Fraud was so rampant that the FBI has a special project under way, "Operation Quick Flip," to pursue the perpetrators. However, it's an open question of whether that effort will focus on those who made the practice a regular business or will include the individual borrowers who took part - and who now may be bailed out.

There's an active effort to recast many of the guilty as though they were victims. Too typical is this statement by a Colorado official, "Lenders are crying today that people lied about their income and expenses. But they were absolutely pushing a product that allowed that abuse."

But isn't everything subject to abuse by those willing to lie? Those who condemn the bad lenders yet excuse the dishonest borrowers need a refresher course in ethics - or perhaps some more time being re-taught by their mothers.

The official who made that statement, Kathi Williams, executive director of the Colorado Division of Housing, nevertheless assigned a 60-40 culpability ratio of lenders to borrowers, according to World magazine. That 40 percent - if accurate - is huge and should not be ignored. Why should any of the culpable get a free pass, much less a reward at taxpayers' expense?

The political class, in considering a massive consumer bailout, may be reflecting the moral slippage of America. When we seek to define some as victims deserving of help without regard to their own misconduct, we undercut the virtue of proper and honest behavior.

Some seem to be claiming that it's OK to lie so long as it's about money - unless you are depicted as a fat cat, of course. But could a person who lied to get a home mortgage be trusted to be truthful on their application for more money, via a federal mortgage bailout?

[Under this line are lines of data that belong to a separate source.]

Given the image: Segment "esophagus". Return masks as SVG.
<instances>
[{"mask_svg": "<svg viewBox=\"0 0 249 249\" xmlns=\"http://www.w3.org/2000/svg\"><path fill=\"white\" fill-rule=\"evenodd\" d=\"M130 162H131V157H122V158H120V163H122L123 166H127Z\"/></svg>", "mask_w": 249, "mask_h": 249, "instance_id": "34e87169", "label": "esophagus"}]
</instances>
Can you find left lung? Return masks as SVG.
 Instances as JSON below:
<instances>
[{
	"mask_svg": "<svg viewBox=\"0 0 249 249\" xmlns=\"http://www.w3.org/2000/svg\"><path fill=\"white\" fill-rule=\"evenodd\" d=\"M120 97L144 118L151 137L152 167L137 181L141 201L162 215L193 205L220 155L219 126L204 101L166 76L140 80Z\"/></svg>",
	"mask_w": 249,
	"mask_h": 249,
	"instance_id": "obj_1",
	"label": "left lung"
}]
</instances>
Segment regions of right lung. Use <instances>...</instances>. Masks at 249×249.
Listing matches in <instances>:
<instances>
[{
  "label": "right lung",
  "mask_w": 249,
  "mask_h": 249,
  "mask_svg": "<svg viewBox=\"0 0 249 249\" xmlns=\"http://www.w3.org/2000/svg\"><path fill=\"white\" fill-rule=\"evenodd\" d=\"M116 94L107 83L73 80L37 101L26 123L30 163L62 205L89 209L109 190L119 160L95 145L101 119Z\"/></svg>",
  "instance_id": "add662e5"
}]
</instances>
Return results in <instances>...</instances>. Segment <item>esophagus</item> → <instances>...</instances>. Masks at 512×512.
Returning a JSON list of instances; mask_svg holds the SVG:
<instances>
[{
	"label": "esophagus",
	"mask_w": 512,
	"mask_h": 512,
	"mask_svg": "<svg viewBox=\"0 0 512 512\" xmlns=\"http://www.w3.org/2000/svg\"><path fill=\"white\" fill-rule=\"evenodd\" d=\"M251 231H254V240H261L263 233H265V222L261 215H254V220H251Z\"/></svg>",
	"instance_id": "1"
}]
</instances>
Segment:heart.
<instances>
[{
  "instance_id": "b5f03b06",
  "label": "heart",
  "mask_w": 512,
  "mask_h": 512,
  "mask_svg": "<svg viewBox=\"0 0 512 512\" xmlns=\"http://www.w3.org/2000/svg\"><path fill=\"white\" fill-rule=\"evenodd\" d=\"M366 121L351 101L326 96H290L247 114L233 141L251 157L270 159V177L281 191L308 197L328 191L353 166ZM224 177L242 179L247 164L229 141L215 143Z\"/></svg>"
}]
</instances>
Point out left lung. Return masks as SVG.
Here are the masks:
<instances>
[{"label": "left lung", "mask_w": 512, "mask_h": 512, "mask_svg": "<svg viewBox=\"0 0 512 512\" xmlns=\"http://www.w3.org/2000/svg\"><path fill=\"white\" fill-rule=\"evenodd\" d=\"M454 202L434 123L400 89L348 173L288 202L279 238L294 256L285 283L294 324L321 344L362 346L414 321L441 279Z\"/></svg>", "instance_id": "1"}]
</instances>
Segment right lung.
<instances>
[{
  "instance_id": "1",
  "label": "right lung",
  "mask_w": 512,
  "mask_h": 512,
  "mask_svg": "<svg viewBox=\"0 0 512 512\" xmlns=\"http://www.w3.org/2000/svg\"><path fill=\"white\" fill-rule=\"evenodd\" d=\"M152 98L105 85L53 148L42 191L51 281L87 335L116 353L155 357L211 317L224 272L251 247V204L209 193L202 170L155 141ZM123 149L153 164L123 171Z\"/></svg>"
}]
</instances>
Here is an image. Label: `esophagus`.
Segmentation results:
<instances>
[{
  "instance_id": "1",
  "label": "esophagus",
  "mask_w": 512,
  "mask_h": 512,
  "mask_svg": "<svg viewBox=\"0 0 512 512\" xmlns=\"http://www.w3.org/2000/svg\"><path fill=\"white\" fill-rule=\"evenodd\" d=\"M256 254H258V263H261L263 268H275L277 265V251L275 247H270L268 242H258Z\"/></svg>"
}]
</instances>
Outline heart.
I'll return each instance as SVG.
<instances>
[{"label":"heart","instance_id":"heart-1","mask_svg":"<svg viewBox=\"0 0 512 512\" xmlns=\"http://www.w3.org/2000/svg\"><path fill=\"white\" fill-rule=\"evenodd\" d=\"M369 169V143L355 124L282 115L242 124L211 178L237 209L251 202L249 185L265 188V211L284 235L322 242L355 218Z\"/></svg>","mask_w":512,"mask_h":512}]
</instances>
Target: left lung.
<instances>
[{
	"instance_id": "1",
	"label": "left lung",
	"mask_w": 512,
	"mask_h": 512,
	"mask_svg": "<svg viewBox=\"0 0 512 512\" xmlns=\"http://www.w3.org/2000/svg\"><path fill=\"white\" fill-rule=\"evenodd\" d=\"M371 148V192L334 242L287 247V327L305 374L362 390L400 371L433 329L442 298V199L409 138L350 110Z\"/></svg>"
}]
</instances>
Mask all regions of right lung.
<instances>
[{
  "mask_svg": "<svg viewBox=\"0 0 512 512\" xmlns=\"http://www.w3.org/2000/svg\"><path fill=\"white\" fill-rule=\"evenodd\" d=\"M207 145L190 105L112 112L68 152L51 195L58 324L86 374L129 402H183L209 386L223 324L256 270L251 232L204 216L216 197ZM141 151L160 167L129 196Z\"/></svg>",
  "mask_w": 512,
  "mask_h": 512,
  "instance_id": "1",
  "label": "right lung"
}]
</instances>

And would their original loan applications be scrutinized as a part of that process?

The Seattle Times wrote this all-too-typical account about reviews of these subprime loans:

The biggest problems, the reviewers said, were appraisals that looked inflated and "liar's loans," so nicknamed because borrowers weren't required to prove they earned enough to make their payments.

"You can't tell me a Kmart or a Wal-Mart or a Target floor worker is making $5,000 a month, or a house cleaner is making $10,000," said former loan reviewer Irma Aninger, a 40-year financial-services-industry veteran.

Aninger ... said she tried repeatedly to have such loans marked as unacceptable but was overruled by supervisors, known as project leads. "The lead would say, 'You can't do that. You can't call these people liars,'" Aninger said.

Using tax dollars to redeem such mortgages insults (and financially injures) the 95 percent or so of American homeowners who make their payments on time - even when it's tough - or who have already paid off their mortgage without assistance from Uncle Sam.

Will America's prosecutors rise to this challenge of reviewing the cases of those who gained "liars' loans" as well as those who turned a blind eye to them? After all, the rest of us are paying every day for their excesses. As credit gets tighter, those who want to buy a home are hurt. As housing values decline, those who need their home equity are hurt. And if billions of tax dollars go to bailouts, all who pay taxes are hurt.

Greater than the financial threat to America is the moral threat of a bailout. What's next? Paying off car loans for those who were "seduced" by a glib salesman? How about those who bought a bigger TV or a more powerful stereo system than they could afford? Where will this practice end of treating dishonest or incautious consumers as victims?

President Bush gave us a caution that should be heeded: "The temptation of Washington is to say that anything short of a massive government intervention in the housing market amounts to inaction. I strongly disagree with that sentiment." He and his administration should remember those words and match their actions to them.

We don't need for politicians to prove their compassion by using our tax money to reward dishonesty. Our mothers taught us better than that.

Ernest Istook is recovering from serving 14 years in Congress and is now a distinguished fellow at The Heritage Foundation.